THE GREAT ESCAPE
by Jade Bailey
The old woman was smiling. It was easy to see why. True, she was a care home resident, but she was in an immaculately manicured garden on a sunny day, surrounded by her beaming family. A carer, dressed in a pale blue uniform, was carefully positioned nearby; close enough to be in easy reach without quite hovering.
It would have been a perfectly delightful scene but for the fact that it was printed on the glossy cover of the Lake House Retirement Home’s brochure.
'Doesn’t she look happy, Mum?' Lizzie pushed the brochure towards her. 'Go on, take a look. They have a garden and everything. A garden you won’t need to look after.'
Eleanor grunted. Yes, there was a garden, but it was a garden of topiaries and lawns, carefully clipped and relentlessly mowed. Not a proper garden, with a vegetable patch and brambles and gnarly fruit trees and waist-high wildflowers. Not her garden.
'I’m not going.'
'I know it’s a big change, but you’ll love it there, I know you will. Why don’t Rowan and I drive you down there for a visit tomorrow? See it for yourself.'
Lizzie’s face was earnest, sincere. She actually believes what she’s saying. The realisation came as a shock. See it for myself! If she agreed to visit the damned place, they’d never let her leave.

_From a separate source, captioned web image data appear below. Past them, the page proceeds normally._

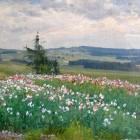 Josef Jambor - Makové pole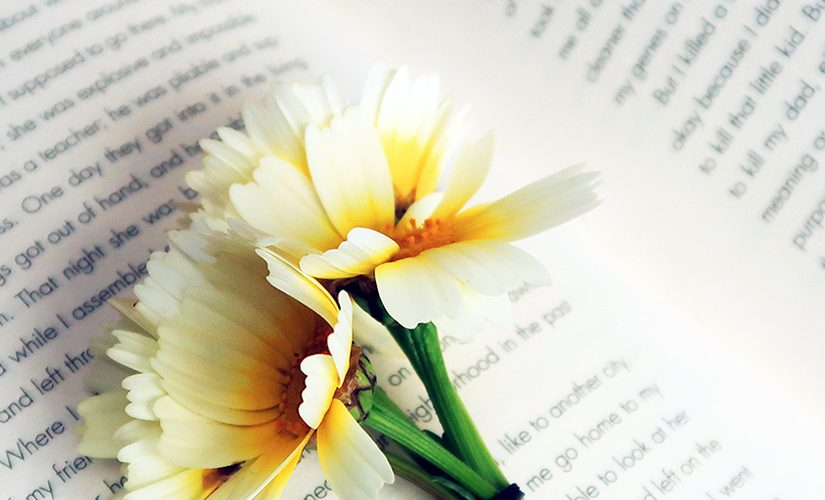 flowers laid on top of an open book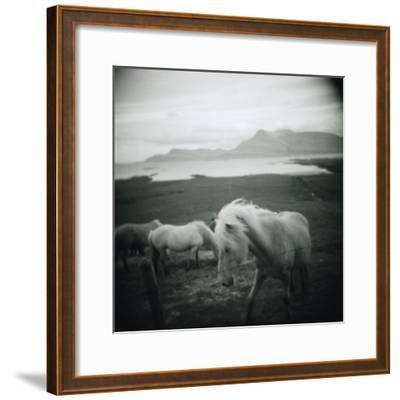 Horses in Pasture--Framed Photographic Print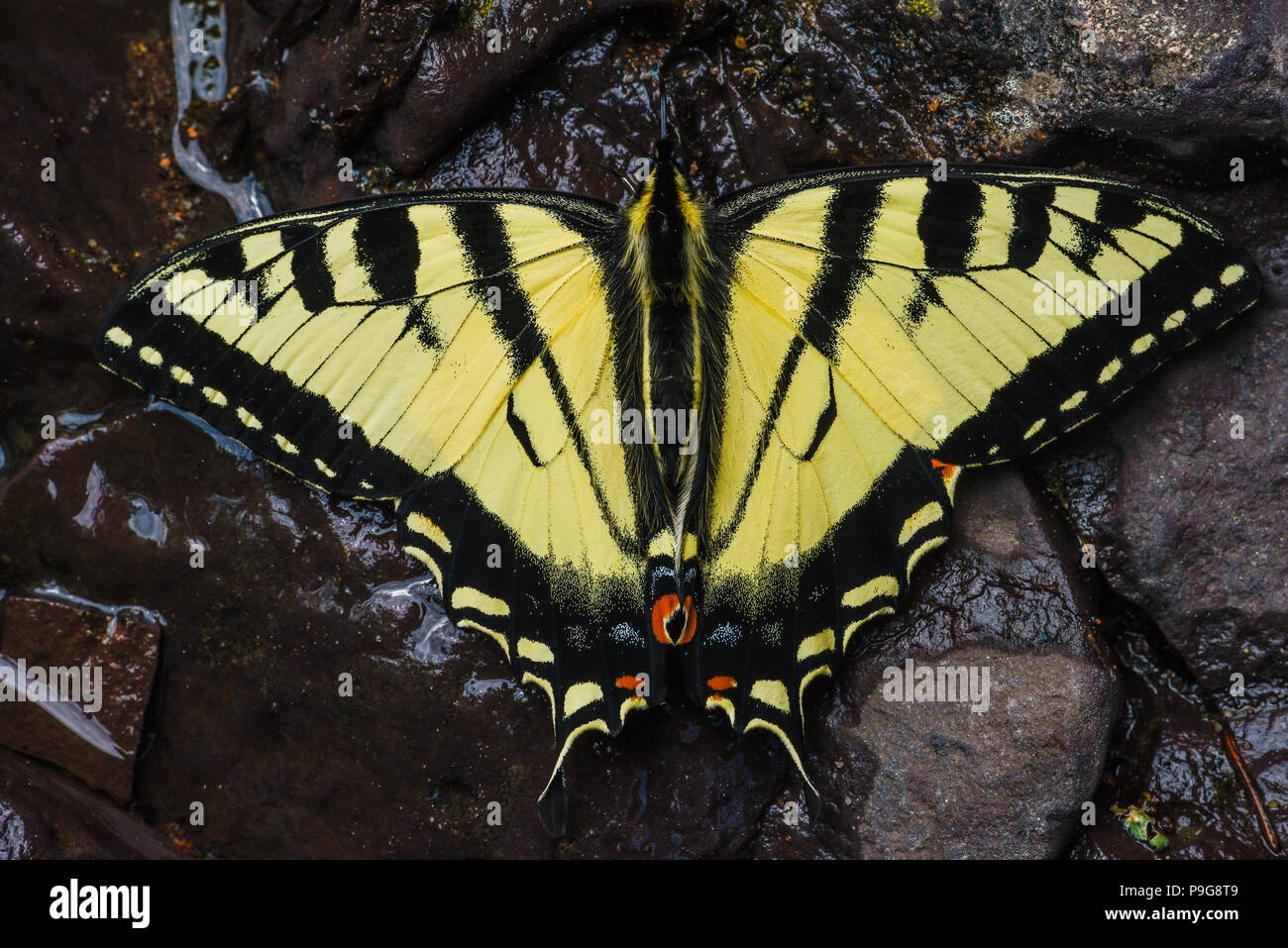 E. Tiger Swallowtail butterflies (Papilio glaucus) drinking water, Minnesota, USA, by Bruce Montagne/Dembinsky Photo Assoc Stock Photo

'I told you, Lizzie. I’m not going.'
'Not this again,' Lizzie sighed. 'You have to go somewhere, Mum. The house has been sold. You’ve only got until next week before the buyers want you out.'
'Are you going to listen to me at all, or are you only here for me to sign your ruddy paperwork?'
Lizzie looked hurt. 'I’m worried about you, Mum. You haven’t been right. You can’t say it’s not true. You’ve been . . .' She paused, fumbling for a tactful way of telling her own mother that she was going senile. 'You’ve been making little mistakes. We just want you to be looked after, that’s all.'
She squeezed her husband’s hand. Rowan draped his arm over her shoulders and kissed her forehead. Eleanor flinched. Even now, two years after their wedding, she couldn’t help but feel unsettled when she saw them together.
'I’m perfectly capable of looking after myself, thank you very much.'
'You’re not well, Mum. You’ve been forgetting things. Seeing things. Hearing things. Like that buzzing you were on about last month.'
'That was real.' Eleanor shuddered. The buzzing still came and went, though she’d stopped telling Lizzie about it. Two visits from confused pest control workers had been quite enough.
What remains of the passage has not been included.